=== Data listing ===
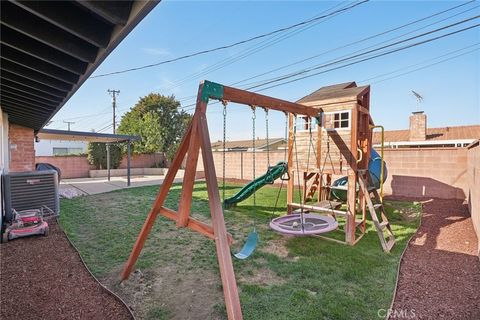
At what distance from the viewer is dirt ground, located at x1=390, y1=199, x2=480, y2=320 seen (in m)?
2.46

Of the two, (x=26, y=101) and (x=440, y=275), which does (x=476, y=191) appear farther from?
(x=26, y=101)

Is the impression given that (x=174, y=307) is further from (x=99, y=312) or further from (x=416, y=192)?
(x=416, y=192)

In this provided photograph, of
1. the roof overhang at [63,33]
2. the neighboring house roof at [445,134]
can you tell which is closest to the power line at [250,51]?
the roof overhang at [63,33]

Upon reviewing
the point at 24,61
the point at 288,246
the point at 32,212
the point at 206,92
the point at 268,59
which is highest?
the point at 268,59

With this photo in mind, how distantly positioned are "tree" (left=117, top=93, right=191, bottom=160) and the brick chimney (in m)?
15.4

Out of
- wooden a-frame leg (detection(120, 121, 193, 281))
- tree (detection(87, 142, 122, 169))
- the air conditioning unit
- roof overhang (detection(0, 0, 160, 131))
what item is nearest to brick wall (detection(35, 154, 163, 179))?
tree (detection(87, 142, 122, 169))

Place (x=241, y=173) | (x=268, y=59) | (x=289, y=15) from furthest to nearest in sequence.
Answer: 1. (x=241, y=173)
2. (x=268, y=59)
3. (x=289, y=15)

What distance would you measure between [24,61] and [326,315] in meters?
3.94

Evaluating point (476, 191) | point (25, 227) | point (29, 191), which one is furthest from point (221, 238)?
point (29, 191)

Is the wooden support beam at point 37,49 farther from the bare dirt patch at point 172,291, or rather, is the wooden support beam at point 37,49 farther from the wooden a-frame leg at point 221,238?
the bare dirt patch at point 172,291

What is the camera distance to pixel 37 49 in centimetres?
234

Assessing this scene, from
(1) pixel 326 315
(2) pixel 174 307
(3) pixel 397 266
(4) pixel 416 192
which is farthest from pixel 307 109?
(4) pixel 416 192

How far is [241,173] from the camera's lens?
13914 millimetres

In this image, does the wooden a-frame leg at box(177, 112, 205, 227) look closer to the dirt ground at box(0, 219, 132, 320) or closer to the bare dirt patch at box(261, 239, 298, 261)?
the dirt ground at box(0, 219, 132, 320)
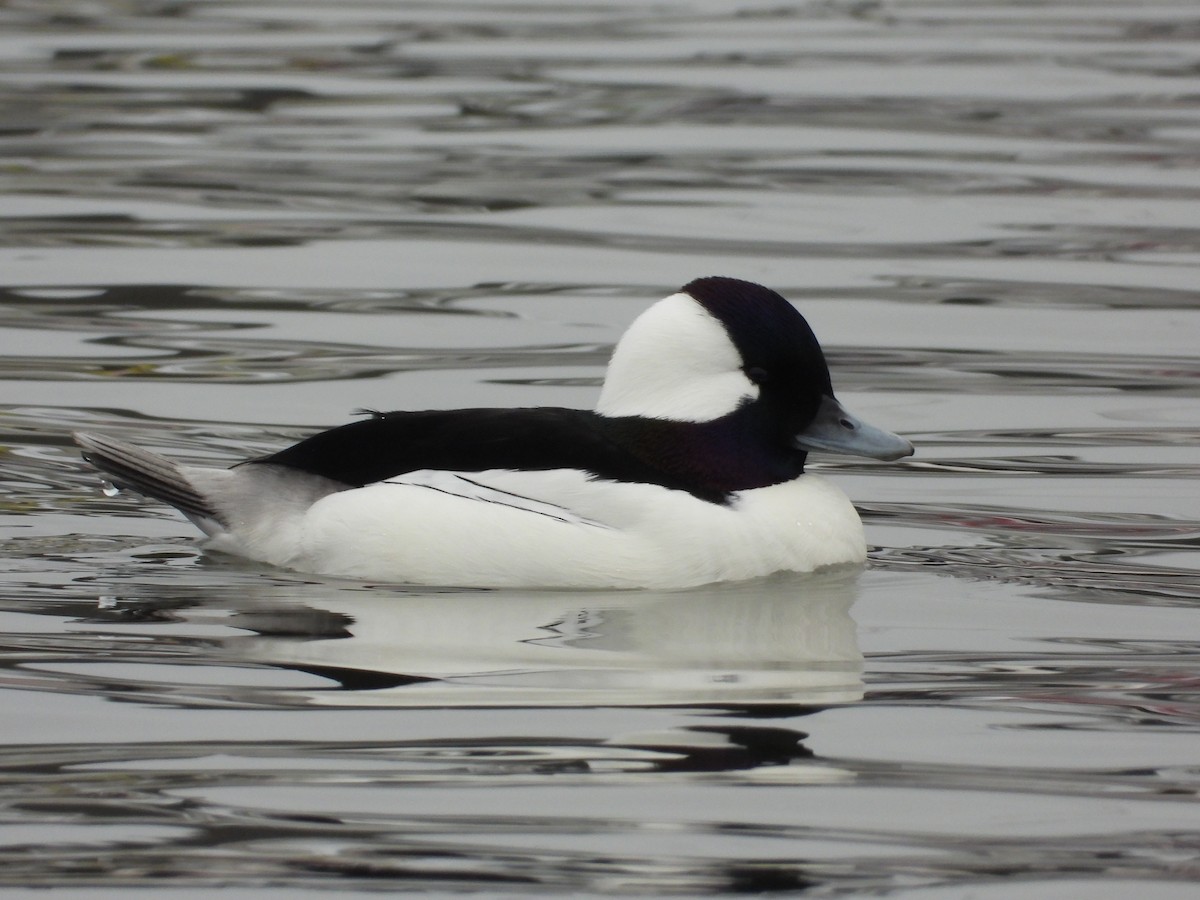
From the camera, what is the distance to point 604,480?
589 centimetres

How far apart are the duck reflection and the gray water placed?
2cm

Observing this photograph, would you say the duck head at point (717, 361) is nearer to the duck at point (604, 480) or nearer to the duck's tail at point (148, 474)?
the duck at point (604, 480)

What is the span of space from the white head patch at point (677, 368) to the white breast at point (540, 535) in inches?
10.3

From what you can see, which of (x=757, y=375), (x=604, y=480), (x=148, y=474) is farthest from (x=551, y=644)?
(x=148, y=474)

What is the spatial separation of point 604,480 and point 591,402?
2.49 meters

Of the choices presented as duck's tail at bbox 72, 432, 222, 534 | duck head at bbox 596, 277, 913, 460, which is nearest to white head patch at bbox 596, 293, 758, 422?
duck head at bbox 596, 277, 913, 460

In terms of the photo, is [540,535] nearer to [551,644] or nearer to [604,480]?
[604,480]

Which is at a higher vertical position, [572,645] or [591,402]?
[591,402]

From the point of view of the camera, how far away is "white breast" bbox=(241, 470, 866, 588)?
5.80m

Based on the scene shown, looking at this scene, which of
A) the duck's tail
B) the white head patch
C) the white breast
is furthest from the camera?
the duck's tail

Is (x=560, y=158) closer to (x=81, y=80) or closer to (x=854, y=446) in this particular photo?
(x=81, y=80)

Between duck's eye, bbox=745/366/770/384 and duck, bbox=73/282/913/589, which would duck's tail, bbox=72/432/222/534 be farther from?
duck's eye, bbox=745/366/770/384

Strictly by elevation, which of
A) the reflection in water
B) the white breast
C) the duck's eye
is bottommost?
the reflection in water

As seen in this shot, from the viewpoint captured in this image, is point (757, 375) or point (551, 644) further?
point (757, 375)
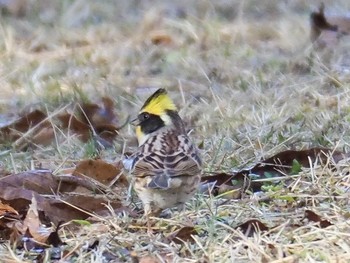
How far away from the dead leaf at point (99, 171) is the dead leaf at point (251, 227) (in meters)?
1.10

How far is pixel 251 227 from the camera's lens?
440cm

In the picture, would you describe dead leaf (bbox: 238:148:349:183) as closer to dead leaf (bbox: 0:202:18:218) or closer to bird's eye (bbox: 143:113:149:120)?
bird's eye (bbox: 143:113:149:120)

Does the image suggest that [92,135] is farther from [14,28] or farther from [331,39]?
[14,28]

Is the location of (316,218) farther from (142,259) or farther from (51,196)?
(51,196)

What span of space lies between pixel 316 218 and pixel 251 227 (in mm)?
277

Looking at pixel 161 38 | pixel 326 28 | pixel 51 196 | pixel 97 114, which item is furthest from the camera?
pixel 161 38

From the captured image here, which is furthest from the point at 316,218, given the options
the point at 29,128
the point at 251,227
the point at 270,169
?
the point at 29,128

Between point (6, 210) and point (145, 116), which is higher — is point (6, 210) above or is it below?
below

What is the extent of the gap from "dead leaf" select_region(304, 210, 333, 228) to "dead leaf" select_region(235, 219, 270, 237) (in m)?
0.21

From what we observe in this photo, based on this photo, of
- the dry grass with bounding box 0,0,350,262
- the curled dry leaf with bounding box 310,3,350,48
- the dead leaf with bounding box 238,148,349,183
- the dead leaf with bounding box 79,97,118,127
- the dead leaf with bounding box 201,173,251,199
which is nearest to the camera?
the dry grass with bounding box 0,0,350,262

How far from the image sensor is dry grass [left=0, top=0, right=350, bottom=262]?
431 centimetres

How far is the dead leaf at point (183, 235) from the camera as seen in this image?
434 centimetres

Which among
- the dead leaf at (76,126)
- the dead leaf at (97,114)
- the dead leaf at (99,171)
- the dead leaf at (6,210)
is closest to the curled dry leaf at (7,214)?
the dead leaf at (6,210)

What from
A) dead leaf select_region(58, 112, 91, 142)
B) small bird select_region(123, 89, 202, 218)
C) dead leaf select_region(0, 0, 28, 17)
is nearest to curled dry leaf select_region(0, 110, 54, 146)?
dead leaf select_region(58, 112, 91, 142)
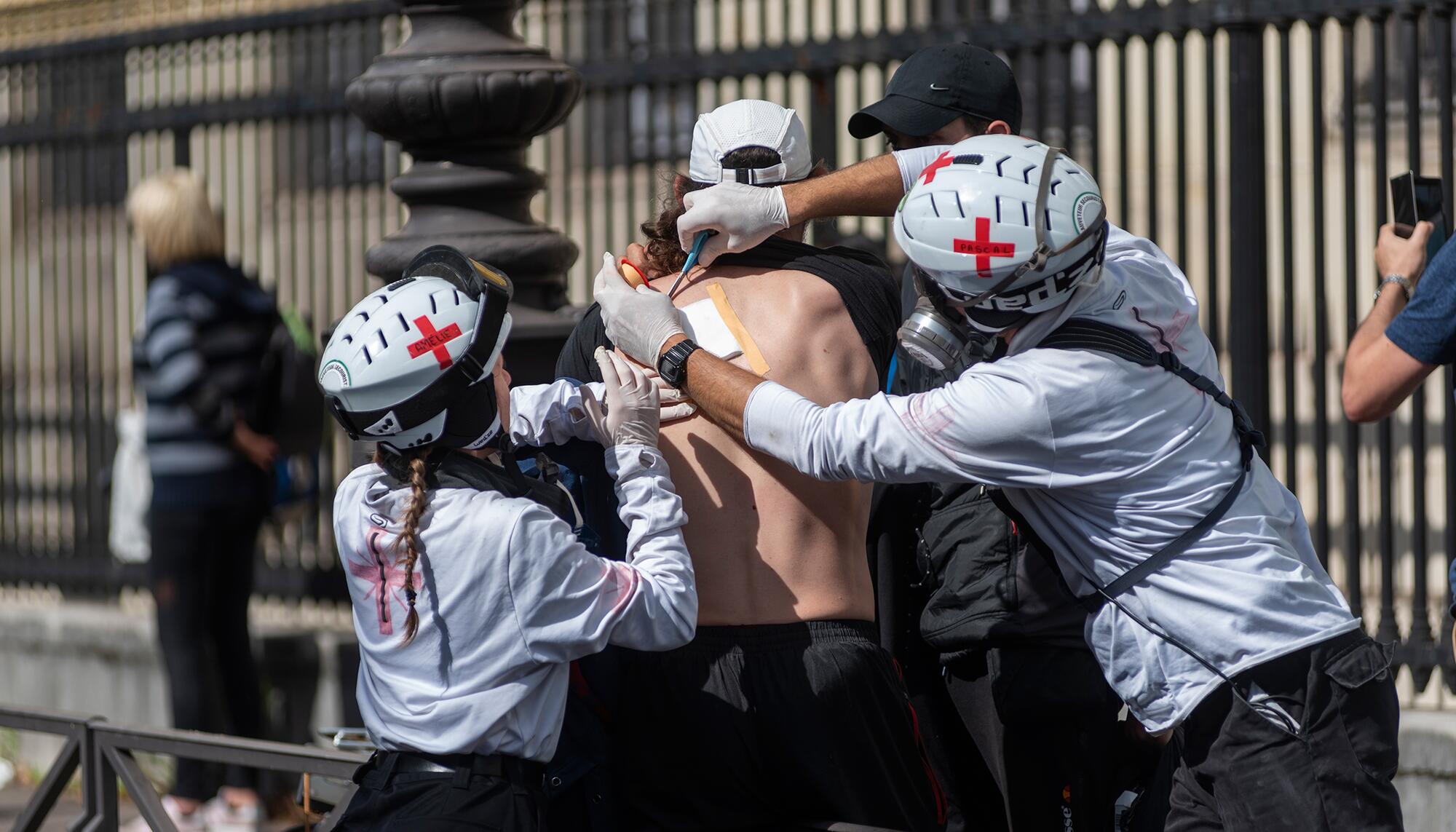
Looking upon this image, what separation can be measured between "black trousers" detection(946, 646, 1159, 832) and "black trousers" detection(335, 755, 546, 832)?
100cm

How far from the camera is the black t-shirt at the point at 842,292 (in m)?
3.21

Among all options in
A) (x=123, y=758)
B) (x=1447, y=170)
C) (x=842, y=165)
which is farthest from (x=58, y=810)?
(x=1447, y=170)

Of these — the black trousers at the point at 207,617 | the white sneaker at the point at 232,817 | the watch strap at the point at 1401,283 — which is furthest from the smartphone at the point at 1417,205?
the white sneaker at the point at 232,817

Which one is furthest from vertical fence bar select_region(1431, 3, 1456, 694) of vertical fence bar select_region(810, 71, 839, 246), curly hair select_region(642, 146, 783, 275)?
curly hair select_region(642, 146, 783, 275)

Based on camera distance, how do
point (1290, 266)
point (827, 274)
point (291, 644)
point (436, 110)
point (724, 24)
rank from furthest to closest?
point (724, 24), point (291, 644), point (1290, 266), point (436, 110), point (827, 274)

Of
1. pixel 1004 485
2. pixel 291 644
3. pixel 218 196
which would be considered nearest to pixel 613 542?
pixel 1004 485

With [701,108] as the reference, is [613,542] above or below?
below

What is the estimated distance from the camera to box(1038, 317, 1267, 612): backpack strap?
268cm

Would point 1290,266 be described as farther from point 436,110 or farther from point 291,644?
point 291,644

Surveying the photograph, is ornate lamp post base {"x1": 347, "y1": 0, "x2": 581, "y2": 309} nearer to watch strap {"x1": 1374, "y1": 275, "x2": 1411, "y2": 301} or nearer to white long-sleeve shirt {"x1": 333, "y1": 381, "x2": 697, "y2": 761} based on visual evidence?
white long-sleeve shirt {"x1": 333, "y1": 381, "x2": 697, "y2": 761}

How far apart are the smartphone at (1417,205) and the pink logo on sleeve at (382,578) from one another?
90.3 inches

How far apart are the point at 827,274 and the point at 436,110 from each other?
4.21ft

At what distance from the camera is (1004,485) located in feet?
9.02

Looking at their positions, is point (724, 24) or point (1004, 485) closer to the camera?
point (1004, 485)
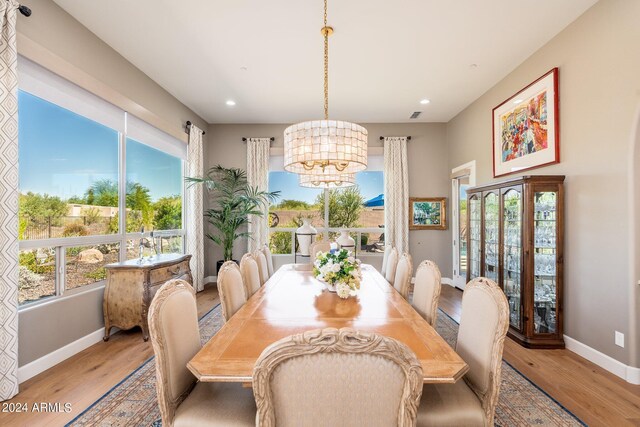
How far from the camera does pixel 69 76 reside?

=== Written instruction ===
Format the stretch from the line containing "How far apart are the smartphone" through the end of the records as a numbered list, with blank lines dropped. Leave the pictures out of the answer.

=== Exercise output ===
1. How far apart are the smartphone at (1417,205) and the pink logo on sleeve at (382,578) from one another?
2. 90.3 inches
3. How far apart are the point at 827,274 and the point at 436,110 from each other?
4. 4.21ft
5. At what distance from the camera is (1004,485) located in feet?
6. 9.02
7. Looking at their positions, is point (724, 24) or point (1004, 485) closer to the camera?
8. point (1004, 485)
9. How far from the camera does pixel 69 76 reside?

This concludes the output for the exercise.